If he suddenly starts to be nice, you know it won't last. How could you ever forgive him for treating you so appallingly at such a difficult time? When your DD is a bit older and you are able to look back at this period, you will see it so clearly for what it is. It's hard to find any perspective when you are in the thick of things. Listen to what ALL the posters are saying. It's unanimous.

Stylingwax · 27/02/2016 05:09

Contact your HV. There is a particular lot of support available when you've just had a baby, and they particularly look out for abuse as a birth can trigger a change in behaviours in both parents.
Phone them, you should have a number somewhere, explain a little of what you have here and they will give you guidance and support.
I have a 6 week old DD and what you've written makes me feel sick. My DP is not perfect and we've had a lot of problems, but he is totally supportive. Gets back from a physical job, picks up toddler, plays with him, sorts house, takes both of them out so I can get sleep. Stays up late with me, asks me Every Single Time I'm doing a night feed if he can help/give her a bottle/do anything. That is normal.

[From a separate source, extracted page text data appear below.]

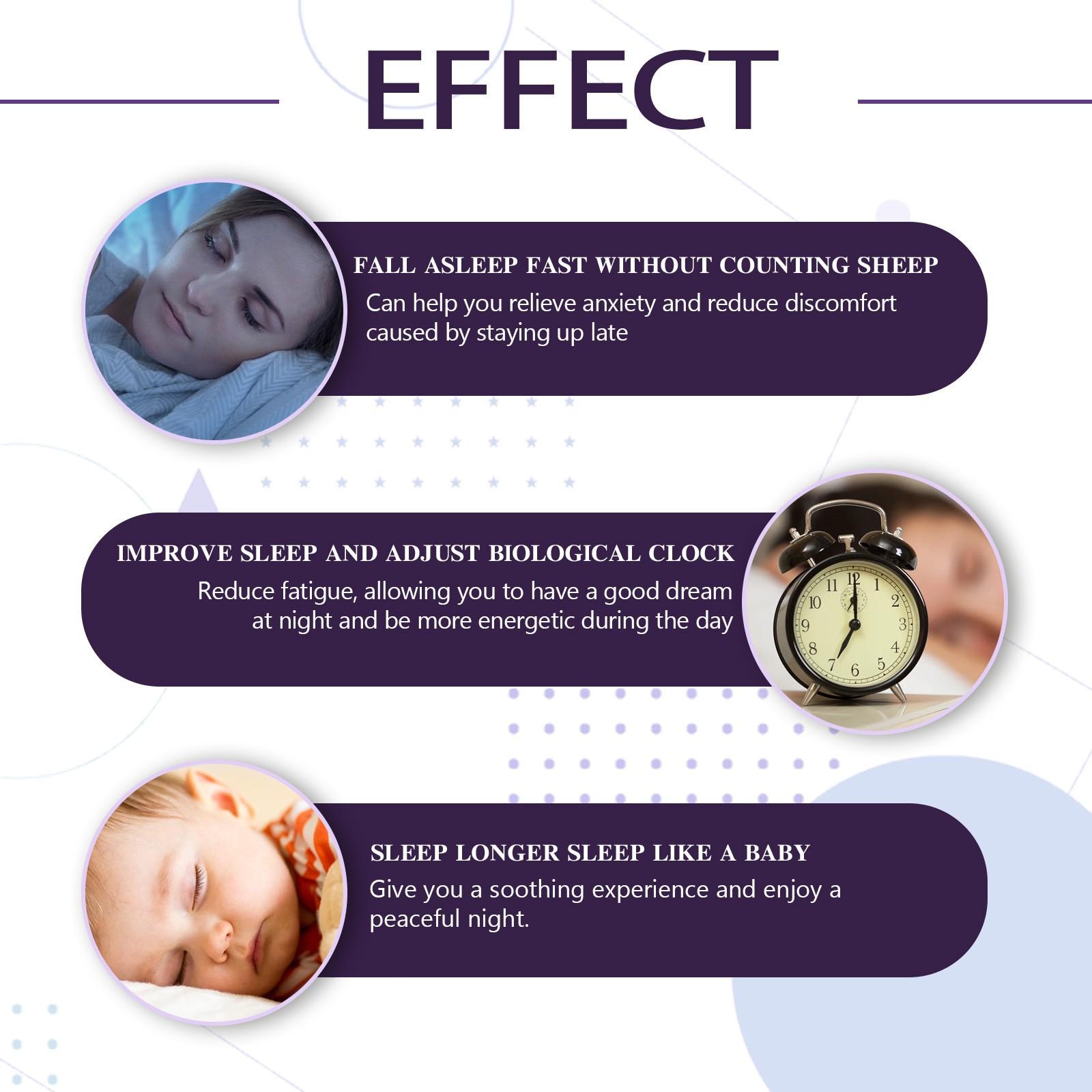 EFFECT

FALL ASLEEP FAST WITHOUT COUNTING SHEEP
Can help you relieve anxiety and reduce discomfort caused by staying up late

IMPROVE SLEEP AND ADJUST BIOLOGICAL CLOCK
Reduce fatigue, allowing you to have a good dream at night and be more energetic during the day

11 12 1 2 3 4 5 6 7 8 9 10

SLEEP LONGER SLEEP LIKE A BABY
Give you a soothing experience and enjoy a peaceful night.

FellOutOfBedTwice · 27/02/2016 06:04

Jesus. Op this is so not what this should look like. Normal husbands and partners are so awe of their wives when they've just given birth that they wouldn't dream of doing anything but treating them like gold. My DH is far from perfect- he can be a right pain in the arse at times- but after our DD was born he did everything round fhe house, ran around getting me drinks and meals when I was breastfeeding and was proud as punch of me and our DD. He too works in a high pressure job with a lot of deadlines and general pressure, but as a pp said if he comes home and dinner isn't done, we make it together.

You are being abused. This is not normal. Did you speak to your mum?

rainbowstardrops · 27/02/2016 06:48

Oh OP you poor love. I just feel incredibly sad for you reading all of this.
This should be such a happy time (even if it is all exhausting!) but your fuckwit of a husband is messing everything up and putting you through hell instead.
What sort of husband leaves his wife the day after she's given birth with no support around her??? Let's not even get started on all the other areas of abuse!
I hope your friend came over and whisked you and baby away from this vile, poor excuse for a husband and father.